The first book in the critically acclaimed, bestselling Finding Lost series brings you an analysis of seasons 1 and 2 in one volume.
If you’re feeling as lost as the castaways on the show, Finding Lost is the crucial companion guide to help you unravel the mysteries of the island. This is the only book that offers an episode-by-episode guide to the first two seasons of Lost, following the developments of the characters, the plots, and the various connections fans must make to keep up. Finding Lost includes:
- an in-depth look at every episode, with highlights, music, and nitpicks outlined at the end of each one
- chapters on the real John Locke and Jean-Jacques Rousseau (and how they compare to the fictional ones), fan conspiracy theories, the blast door map, the Dharma symbol, and B. F. Skinner
- sidebars chronicling fun trivia such as Sawyer’s nicknames for people; what Hurley’s numbers could mean; Vincent’s mysterious appearances and disappearances; the redemption of the characters
- bios for all of the major actors on the show
- summaries of the show’s literary references, including Lord of the Flies, The Third Policeman, Our Mutual Friend, Watership Down, and many more
- photos of the filming locations in Hawaii, including a detailed map of how to conduct your own tour when in Oahu
Full of exclusive photos and enough background to put you leagues ahead of other viewers, this book will finally help you “find” Lost.
“Pilot, Part 1,” like the series in general, is about fear.

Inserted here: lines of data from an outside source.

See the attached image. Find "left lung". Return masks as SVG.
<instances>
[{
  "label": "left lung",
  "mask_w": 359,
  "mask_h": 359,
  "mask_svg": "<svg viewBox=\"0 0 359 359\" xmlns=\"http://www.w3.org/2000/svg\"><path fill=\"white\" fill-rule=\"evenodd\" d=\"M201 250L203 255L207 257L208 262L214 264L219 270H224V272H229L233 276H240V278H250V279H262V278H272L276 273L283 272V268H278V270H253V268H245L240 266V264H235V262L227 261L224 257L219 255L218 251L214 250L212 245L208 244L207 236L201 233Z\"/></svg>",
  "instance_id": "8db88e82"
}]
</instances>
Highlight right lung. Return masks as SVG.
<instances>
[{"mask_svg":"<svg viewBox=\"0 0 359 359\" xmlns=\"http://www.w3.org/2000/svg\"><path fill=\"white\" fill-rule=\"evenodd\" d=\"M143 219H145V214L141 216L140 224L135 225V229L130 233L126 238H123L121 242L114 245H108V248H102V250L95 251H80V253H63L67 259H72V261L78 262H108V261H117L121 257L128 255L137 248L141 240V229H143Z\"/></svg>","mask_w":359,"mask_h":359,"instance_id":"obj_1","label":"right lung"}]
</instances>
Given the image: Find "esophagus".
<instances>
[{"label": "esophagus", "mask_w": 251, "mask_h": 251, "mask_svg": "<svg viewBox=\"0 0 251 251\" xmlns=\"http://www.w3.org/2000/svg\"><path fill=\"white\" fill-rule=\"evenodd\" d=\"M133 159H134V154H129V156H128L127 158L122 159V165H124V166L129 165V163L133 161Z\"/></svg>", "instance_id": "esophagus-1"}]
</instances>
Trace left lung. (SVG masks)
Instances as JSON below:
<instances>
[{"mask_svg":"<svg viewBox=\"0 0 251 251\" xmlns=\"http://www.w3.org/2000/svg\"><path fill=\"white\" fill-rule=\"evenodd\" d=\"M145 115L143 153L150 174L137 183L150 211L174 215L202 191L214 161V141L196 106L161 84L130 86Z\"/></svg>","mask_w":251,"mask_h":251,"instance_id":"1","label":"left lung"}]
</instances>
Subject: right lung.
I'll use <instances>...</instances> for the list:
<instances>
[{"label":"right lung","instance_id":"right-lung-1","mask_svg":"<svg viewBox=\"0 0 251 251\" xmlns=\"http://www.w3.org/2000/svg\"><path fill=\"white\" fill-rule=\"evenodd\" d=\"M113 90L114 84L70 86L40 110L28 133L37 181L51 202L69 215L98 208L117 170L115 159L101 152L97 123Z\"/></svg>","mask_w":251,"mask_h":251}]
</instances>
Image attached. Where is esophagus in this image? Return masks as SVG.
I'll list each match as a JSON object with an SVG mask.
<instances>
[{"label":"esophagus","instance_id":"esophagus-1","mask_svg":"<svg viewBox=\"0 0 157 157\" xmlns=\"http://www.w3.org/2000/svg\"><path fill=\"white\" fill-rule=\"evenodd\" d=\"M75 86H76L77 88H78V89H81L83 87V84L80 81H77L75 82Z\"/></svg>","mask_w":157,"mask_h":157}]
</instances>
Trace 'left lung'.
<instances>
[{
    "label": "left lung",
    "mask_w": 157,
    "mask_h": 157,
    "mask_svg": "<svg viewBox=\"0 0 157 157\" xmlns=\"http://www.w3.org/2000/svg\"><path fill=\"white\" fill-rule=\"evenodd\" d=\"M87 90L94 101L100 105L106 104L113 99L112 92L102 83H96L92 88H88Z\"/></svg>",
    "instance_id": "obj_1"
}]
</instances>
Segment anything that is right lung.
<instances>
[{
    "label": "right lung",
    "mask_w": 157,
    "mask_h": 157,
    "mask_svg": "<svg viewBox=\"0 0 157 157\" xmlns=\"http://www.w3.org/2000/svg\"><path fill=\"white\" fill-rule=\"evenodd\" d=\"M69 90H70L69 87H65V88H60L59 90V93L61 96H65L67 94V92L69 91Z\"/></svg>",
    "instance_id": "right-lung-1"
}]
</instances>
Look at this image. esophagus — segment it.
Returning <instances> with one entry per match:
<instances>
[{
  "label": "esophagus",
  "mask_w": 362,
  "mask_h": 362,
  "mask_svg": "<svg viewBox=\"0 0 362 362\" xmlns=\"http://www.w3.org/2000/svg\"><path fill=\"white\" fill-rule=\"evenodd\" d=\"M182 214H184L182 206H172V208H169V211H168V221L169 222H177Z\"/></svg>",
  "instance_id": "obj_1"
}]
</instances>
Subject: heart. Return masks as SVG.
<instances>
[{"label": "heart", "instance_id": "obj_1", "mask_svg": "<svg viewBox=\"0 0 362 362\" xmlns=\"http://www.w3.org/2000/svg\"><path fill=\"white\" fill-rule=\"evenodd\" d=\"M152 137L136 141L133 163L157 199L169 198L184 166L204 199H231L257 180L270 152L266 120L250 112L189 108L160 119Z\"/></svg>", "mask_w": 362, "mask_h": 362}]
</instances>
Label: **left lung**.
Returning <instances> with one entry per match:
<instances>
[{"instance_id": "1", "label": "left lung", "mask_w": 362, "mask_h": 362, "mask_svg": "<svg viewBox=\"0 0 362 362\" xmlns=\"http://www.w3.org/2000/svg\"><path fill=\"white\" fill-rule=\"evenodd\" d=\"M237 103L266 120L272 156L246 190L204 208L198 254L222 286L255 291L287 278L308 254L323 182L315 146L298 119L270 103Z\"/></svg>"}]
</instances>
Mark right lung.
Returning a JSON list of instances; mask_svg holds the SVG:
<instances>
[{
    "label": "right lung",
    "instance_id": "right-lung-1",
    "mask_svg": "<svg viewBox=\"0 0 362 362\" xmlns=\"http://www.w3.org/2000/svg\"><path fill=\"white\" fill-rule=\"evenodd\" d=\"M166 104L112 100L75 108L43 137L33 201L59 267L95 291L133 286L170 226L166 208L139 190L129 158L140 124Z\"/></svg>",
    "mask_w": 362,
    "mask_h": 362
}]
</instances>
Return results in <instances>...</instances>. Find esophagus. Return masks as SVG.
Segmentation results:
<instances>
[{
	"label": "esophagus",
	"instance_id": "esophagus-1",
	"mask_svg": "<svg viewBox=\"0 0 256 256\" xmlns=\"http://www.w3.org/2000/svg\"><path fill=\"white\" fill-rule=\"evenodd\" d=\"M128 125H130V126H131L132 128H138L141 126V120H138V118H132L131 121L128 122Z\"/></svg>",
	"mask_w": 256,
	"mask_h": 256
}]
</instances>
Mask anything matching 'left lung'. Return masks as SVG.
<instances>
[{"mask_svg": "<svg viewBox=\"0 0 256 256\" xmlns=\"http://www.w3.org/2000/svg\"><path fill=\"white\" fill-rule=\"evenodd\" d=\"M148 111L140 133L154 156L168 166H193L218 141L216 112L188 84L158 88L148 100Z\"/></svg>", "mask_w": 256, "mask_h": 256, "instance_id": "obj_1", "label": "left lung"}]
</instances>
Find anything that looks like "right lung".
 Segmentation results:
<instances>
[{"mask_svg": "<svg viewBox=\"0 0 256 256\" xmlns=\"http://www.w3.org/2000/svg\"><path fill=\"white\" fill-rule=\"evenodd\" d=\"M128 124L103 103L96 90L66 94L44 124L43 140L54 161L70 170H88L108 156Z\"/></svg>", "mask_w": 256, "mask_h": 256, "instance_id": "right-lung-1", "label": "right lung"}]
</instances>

There are few things more frightening than being utterly lost in a foreign place among strangers, unsure if you’ll be able to survive. But J. J. Abrams & Co. aren’t satisfied with just a tiny thing like a plane crash on a deserted island; they throw in wild animals, mysterious voices … and a tree-crushin’, banshee-howlin’, people-evisceratin’ monster to boot. And that’s just in the first episode. The pilot of the plane tells everyone that they’re so off course that any search-and-rescue team is looking for them in the wrong place, eliminating all hope of someone coming to their aid quickly, and it’s that moment when the fear sets in for all of them. As Jack tells Kate when he first meets her, the trick is to conquer that fear and not let it overtake you. This comment will become integral to the overall plot of the show, especially in season 2.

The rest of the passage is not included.